Marines utilize Korean Air Base, CLR-35 Marines arrive for exercise Freedom Banner

Base Info
Marines file out of a KC-130J Super Hercules shortly after landing March 1 at Sacheon Air Base, Republic of Korea, during exercise Freedom Banner 14. After landing, the Marines made their way to Gwangyang port where they will expedite offloading capabilities of cargo at the port and ensure all the equipment is correctly organized.
Marines file out of a KC-130J Super Hercules shortly after landing March 1 at Sacheon Air Base, Republic of Korea, during exercise Freedom Banner 14. After landing, the Marines made their way to Gwangyang port where they will expedite offloading capabilities of cargo at the port and ensure all the equipment is correctly organized.

Marines utilize Korean Air Base, CLR-35 Marines arrive for exercise Freedom Banner

by: Lance Cpl. Matt Myers, III MEF/MCIPAC Consolidated Public Affairs Office | .
U.S. Marine Corps | .
published: March 15, 2014

SACHEON AIR BASE, South Korea -- Marines with Combat Logistics Regiment 35 arrived at Sacheon Air Base, Republic of Korea March 1 in support of Exercise Freedom Banner 2014.

The exercise is set to begin March 10 and will extend through Apr. 17, and it will project U.S. military power and exercise maritime preposition force ship offloading capabilities similar to what would occur during a wartime or disaster relief scenario. Furthermore, it provides an opportunity for Marines to strengthen relationships between the Republic of Korea and U.S.

“These Marines are part of the arrival and assembly operations group that supports Freedom Banner, and they will add capabilities in the offload of the USNS 2nd Lt. John P. Bobo in the coming week,” said Maj. David I. Eickenhorst, the Freedom Banner operations officer and G-3 future operations officer with III Marine Expeditionary Force Command Element. “This air base is used as a fly-in airport of disembarkation where we can control troop flow, movements, and then press onward towards troop integration into follow on operations. Bringing the Marines in through here is one of the most likely methods we would use to get troops in-country during a time of crisis or humanitarian response situation.”

Freedom Banner is realistic both logistically and tactically, and through that realism the capabilities and efficiency of the exercise will be tested, according to Eickenhorst.

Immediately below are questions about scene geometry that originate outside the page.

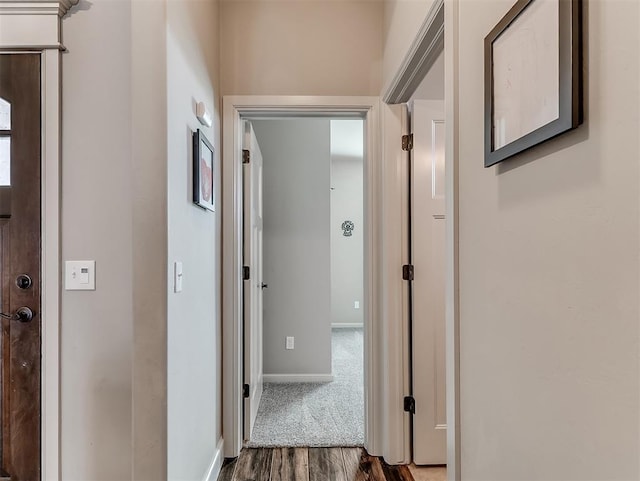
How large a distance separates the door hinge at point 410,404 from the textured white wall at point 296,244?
56.2 inches

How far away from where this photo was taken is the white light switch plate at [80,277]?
134 centimetres

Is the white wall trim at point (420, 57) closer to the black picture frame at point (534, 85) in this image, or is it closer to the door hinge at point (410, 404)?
the black picture frame at point (534, 85)

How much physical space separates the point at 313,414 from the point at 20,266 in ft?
6.81

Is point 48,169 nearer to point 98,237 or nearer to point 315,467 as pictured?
point 98,237

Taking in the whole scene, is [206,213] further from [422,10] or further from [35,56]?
[422,10]

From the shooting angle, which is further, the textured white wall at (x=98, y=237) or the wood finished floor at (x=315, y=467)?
the wood finished floor at (x=315, y=467)

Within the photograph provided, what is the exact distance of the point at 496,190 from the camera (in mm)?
915

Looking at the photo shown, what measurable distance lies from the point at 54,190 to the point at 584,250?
1612mm

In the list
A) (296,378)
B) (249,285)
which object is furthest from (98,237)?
(296,378)

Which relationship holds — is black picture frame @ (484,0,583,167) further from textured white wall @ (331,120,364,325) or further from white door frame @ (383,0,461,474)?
textured white wall @ (331,120,364,325)

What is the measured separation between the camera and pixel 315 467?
203cm

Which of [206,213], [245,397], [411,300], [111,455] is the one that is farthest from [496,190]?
[245,397]

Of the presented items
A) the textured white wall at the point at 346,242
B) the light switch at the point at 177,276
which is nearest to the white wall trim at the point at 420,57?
the light switch at the point at 177,276

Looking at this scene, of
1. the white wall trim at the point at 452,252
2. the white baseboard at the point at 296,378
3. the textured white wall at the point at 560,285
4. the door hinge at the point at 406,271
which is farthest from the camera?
the white baseboard at the point at 296,378
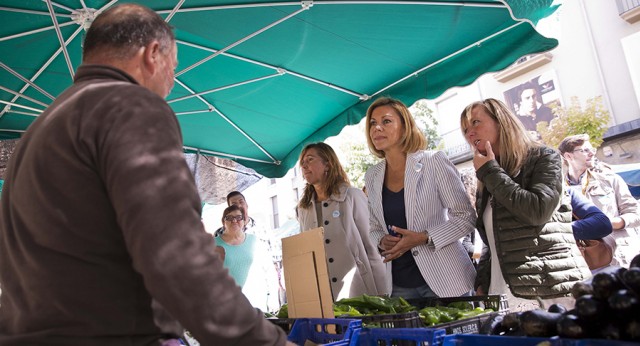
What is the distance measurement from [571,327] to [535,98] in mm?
21975

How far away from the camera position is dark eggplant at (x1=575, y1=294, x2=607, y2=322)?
1.20m

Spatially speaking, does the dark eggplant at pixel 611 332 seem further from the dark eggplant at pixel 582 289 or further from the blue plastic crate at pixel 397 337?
the blue plastic crate at pixel 397 337

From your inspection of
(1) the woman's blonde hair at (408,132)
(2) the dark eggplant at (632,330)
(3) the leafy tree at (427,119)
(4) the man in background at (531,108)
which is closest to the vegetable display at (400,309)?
(2) the dark eggplant at (632,330)

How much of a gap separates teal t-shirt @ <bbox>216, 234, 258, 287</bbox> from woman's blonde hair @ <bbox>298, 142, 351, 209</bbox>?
6.74 feet

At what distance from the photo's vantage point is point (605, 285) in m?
1.24

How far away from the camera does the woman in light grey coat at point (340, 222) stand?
365 cm

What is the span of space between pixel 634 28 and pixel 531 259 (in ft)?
63.3

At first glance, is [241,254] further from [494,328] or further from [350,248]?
[494,328]

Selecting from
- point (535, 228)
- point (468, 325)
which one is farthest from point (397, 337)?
point (535, 228)

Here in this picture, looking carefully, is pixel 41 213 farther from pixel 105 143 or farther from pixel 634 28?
pixel 634 28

“Troop flows would be flying in, all the heavy equipment and gear could be offloaded from the MPF ships, and then they could rendezvous here,” said Eickenhorst. “This is very realistic to how we would do things in a time of crisis, coming in from multiple directions and linking up in a central location.”

The ROK Air Force uses the air base to train personnel, maintain various aircraft and flight equipment, and conduct military cross-training exercises.

“The (ROKAF) really wants to learn how we offload, how we train and conduct these types of operations,” said Chief Warrant Officer Jimmy Barrientos, a personnel officer with Combat Logistics Regiment 35, 3rd Marine Logistics Group, III MEF. “By working with them and using this air base, they get accustomed to how we work, so in case there is a scenario or situation we are familiar with each other’s customs and standard operating procedures.”

Allowing the Marines to use the air base is important because it shows the ROK’s commitment to the partnership which both nations share, according to Barrientos.

“If we ever need assistance from the U.S. they will be allowed to use the air base,” said ROK Air Force Capt. Junoh Kim, an operations officer with the ROKAF 3rd Flying Training Wing.

Sacheon Air Base is normally reserved for training but opened up for Marine Corps use during the exercise.

In previous years, the U.S. Army and U.S. Air Force have trained with the ROK Air Force at the air base, but they have always taken a liking to the Marine Corps, according to Kim.

“I enjoy the (U.S.) Marines and I think it’s important to work with (them) because we help each other and it lets us form a stronger bond together,” said Kim. “Our two militaries share things and assist each other, so it only makes sense to allow them to use the air base if they need to use it.”